The most intriguing guest was CEO of Malaria No More, Martin Edlund. How did he became a CEO of a nonprofit? He did not have a career path, but being a career hack by acquiring skills from different places. If you look at his Linkedin profile, it’s all over the map:
- He majored in Government at Harvard.
- Founder of one of the last successful companies in the dot.com era.
- A writer.
- Heads up a nonprofit.
All those places he worked for, he learn something and acquire a skill. Edlund says you can’t prepare for career opportunities that may or may not exist in the future, but learn something from your opportunity you have and take it to your next phase. Edlund also mention that people need to be a MVP…minimum viable product, to be an essential core features that are needed for something to go to market.

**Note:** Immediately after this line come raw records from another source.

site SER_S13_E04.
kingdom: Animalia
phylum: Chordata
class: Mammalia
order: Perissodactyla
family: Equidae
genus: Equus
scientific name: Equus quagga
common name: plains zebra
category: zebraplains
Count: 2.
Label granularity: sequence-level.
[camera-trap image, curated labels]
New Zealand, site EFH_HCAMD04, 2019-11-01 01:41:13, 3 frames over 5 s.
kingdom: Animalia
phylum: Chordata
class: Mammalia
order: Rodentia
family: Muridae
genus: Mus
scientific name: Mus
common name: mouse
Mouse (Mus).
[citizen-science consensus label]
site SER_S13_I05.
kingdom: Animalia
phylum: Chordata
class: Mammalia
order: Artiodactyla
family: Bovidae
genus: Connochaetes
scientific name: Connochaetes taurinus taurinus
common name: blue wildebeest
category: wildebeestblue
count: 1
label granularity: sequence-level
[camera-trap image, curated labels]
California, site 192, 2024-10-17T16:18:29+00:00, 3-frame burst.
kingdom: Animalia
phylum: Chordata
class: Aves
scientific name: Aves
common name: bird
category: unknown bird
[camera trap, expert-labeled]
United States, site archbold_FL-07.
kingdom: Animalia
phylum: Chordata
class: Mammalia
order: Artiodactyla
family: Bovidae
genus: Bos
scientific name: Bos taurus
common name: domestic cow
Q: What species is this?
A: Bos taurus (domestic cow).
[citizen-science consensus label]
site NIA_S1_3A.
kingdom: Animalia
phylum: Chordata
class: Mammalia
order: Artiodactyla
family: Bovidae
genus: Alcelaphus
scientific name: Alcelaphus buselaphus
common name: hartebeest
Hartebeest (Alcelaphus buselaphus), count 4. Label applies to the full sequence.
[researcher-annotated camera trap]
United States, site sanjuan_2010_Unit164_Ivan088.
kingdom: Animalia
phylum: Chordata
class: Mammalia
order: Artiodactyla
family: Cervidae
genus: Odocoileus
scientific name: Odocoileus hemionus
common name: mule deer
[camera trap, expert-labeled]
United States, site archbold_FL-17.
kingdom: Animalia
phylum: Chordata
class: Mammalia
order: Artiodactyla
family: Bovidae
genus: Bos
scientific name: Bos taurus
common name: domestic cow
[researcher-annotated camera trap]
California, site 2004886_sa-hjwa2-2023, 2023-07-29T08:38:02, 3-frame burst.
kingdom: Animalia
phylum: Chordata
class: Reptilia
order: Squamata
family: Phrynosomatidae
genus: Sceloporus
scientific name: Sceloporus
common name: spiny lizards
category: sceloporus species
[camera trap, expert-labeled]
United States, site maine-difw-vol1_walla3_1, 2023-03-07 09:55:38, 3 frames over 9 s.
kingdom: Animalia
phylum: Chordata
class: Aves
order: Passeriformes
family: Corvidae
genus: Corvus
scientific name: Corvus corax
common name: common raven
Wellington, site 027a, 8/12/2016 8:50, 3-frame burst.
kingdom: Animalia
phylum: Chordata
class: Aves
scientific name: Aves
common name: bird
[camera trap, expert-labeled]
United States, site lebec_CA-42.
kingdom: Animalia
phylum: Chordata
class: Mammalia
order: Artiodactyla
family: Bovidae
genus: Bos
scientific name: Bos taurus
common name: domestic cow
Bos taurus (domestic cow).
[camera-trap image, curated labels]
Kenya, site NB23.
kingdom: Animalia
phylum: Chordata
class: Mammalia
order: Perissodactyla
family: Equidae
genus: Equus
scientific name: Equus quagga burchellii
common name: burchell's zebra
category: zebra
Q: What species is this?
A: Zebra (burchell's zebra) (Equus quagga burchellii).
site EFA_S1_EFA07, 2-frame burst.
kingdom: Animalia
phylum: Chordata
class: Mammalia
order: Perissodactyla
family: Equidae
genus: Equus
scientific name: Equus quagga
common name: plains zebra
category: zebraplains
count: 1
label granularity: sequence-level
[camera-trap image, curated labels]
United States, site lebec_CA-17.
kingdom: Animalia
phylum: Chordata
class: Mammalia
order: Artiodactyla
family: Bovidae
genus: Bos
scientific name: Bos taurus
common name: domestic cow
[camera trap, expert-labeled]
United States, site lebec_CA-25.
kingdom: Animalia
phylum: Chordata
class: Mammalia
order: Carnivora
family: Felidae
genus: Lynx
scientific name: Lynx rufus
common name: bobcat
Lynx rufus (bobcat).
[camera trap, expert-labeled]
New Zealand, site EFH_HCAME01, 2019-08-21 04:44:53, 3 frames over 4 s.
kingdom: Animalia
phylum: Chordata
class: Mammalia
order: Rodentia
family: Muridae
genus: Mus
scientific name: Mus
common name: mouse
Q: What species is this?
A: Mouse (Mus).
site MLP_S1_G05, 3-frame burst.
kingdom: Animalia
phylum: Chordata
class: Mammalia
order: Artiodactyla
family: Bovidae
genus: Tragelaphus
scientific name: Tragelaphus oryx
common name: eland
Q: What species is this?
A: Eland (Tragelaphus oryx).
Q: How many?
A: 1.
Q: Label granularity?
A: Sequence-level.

I want to break down Edlund’s talk in three categories: entrepreneur/executive, the employee, and the job seeker.
This is self-explanatory as the entrepreneur/executive used to be in the position most of us are in right now. They did the work, they know the colleagues and their functions, they know the culture, and have the intangibles to maintain it or take it to the next level. They know the ins and outs because they’ve been down this road before.
The employee’s main job is what they’re doing with the company, but that should not be the only thing. Employees should check out to other departments of how they function and attend to their events. Employees should also attend company functions. Granted, it maybe cheesy or you’re too cool for it, but it’s your best opportunity to learn about your co-workers and what they do. As an employee, you have the best view of how everything works and make it better.
The Job Seeker:
This is where it gets tricky. The job seeker has the skills to handle a job (or jobs), but are not defined because the path they took. This is where the recruiter or hiring manager have to project if they’re a good candidate to interview and then if he/she is a good hire. Most of the time, Hr professionals, recruiters, and hiring managers are looking for known qualities and a sure thing than take a project and develop them in their company. I’ve always said that although recruiters can be innovators for the company, most tend to look at talent at face value.
How can job seekers change the perception to recruiters? Actually nothing, but you can change the hiring manager’s mind. This is why the cover letter is an important weapon.
There was a debate that if you need a cover letter or not. Here’s the thing: recruiters look for information on the internet and the resume about you. Hiring managers want to know what you have done, step-by-step. The cover letter should be to the hiring manager. The recruiter gets it as an additional attachment, but it helps that the recruiter understands what the job entails by seeing it in his/her eyes.
Martin Edlund’s talk reminds me that in the hiring process, we need to eliminate the “What do you think you’re going to be in 5 years?” stuff since it’s projected millennials will work around 25 jobs in a 50 year span. In addition, job hopping used to be bad thing because it perceives you’re not showing loyalty, when in reality, they (employee and/or employer) could have run its course, both wanted different things, or something else.
What job seekers and employers should focus on is:
- Why did you apply for this company?
- What skills, that you acquired, that could help our department/company?
- What did you learn from each organization you work for?
If you answer these questions, you can force the issue with HR, recruiting, and the hiring manager. It’s up to them if they want and that will depend on their needs and projection of the company. All you have to do is still work on acquiring your skill set to be a better worker in the future.